Day 2: The Crossing

Stephen Jagoe
2 min readJun 24, 2021
The Meeting of the Ohio and Mississippi

The Mississippi River and Ohio River meet at the southern tip of Illinois in a town called Cairo. A town on two most important American rivers should be lively, or so I thought. In reality, it is a ghost town. A few old fashioned churches stand looking at dilapidating piles of houses and stores. The one new looking building is a barbecue restaurant where it seems many locals pass their time. I ask myself the same thing every time I see a town like this, “what do people here do?”

After stopping briefly to eat and look around, we carried on through Missouri and down into Arkansas. Hundreds of miles passed with the same few sights: eighteen-wheelers, farm land, pick up trucks, a small town, tractors that make you think “why on Earth does something need wheels that big”, grain silos, and — the most impressive of all — crop dusters flying 30 feet above the ground. At first, it seems desolate. It made me miss my home. How could people bear to live so far away from everything? What do people here do?

My first instinct was to romanticize and make myself more comfortable. I began to tell myself that all people here needed was the satisfaction of work, and the spiritual comfort from the small brick churches that dotted the road every twenty miles. But I couldn’t hold myself to it, there was no way that all 3,377 citizens of Corning, AK could be perfectly content with life. So then I looked at it as normal life. Everyone here must have some sort of job, or daily routine. They were, after all, real people.

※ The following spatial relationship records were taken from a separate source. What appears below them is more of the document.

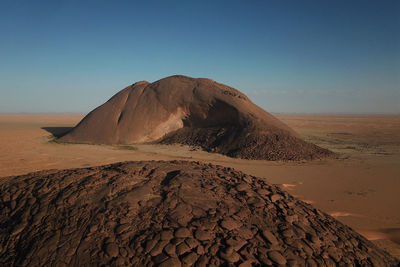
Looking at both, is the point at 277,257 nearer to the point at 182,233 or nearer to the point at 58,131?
the point at 182,233

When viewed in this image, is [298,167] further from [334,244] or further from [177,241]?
[177,241]

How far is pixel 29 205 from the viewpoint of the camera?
2.80 metres

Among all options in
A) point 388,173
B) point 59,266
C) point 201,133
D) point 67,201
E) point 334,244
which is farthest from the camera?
point 201,133

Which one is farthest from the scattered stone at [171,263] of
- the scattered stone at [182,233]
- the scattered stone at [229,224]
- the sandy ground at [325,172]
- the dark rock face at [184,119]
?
the dark rock face at [184,119]

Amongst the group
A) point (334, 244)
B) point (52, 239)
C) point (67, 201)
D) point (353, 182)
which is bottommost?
point (353, 182)

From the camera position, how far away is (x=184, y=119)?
41.2 ft

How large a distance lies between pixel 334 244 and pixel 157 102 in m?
11.2

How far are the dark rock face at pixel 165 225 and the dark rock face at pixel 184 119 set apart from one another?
21.9 ft

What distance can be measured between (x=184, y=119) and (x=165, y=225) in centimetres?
1035

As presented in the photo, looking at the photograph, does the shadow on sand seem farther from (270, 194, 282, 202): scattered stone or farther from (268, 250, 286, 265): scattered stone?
(268, 250, 286, 265): scattered stone

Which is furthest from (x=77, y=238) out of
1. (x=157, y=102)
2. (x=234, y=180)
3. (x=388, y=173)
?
(x=157, y=102)

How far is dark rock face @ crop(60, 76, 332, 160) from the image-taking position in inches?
398

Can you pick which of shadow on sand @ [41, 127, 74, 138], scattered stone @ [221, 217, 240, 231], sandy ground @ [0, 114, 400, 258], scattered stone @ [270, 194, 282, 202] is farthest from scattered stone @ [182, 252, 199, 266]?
shadow on sand @ [41, 127, 74, 138]

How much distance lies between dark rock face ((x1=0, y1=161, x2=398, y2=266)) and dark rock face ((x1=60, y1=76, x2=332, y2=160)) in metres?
6.68
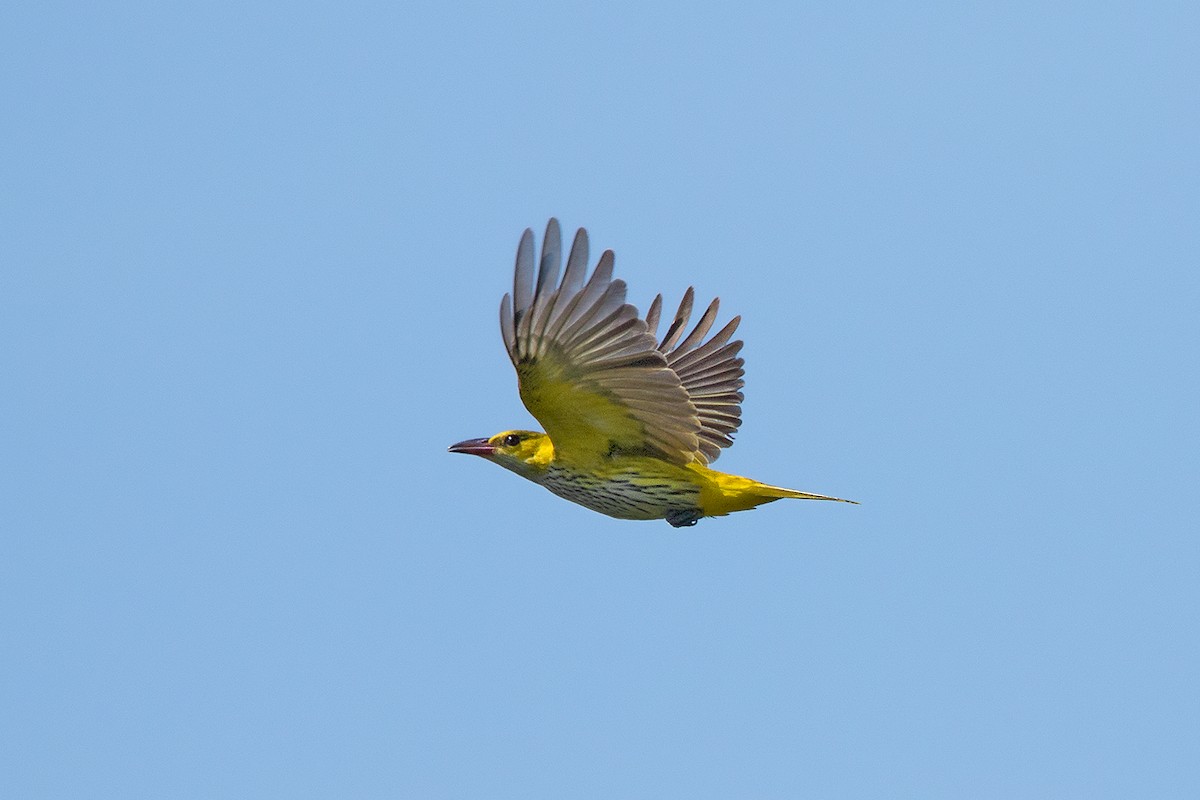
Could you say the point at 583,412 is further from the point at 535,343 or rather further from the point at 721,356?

Fun fact: Arkansas grows about half of all the rice consumed in America. Which means someone must know how to plant it, and water it, and harvest it. To harvest it they use large tractors, which someone must drive, and someone (else, presumably) must know how to fix them when they break down. There are also crop-dusting pilots who fly over the fields all day, which meant air strips with mechanics and technicians and janitors and whoever else was essential to the operation. And this is all just for the rice. Now consider all the stores and services that these people need for day to day life. Once I thought this way I began to realize an answer to “What do people here do?” They live, same as I do. I may not know exactly what they like to do for fun after a long day’s work, but I realized life even in these remote places is just as complex as anywhere else.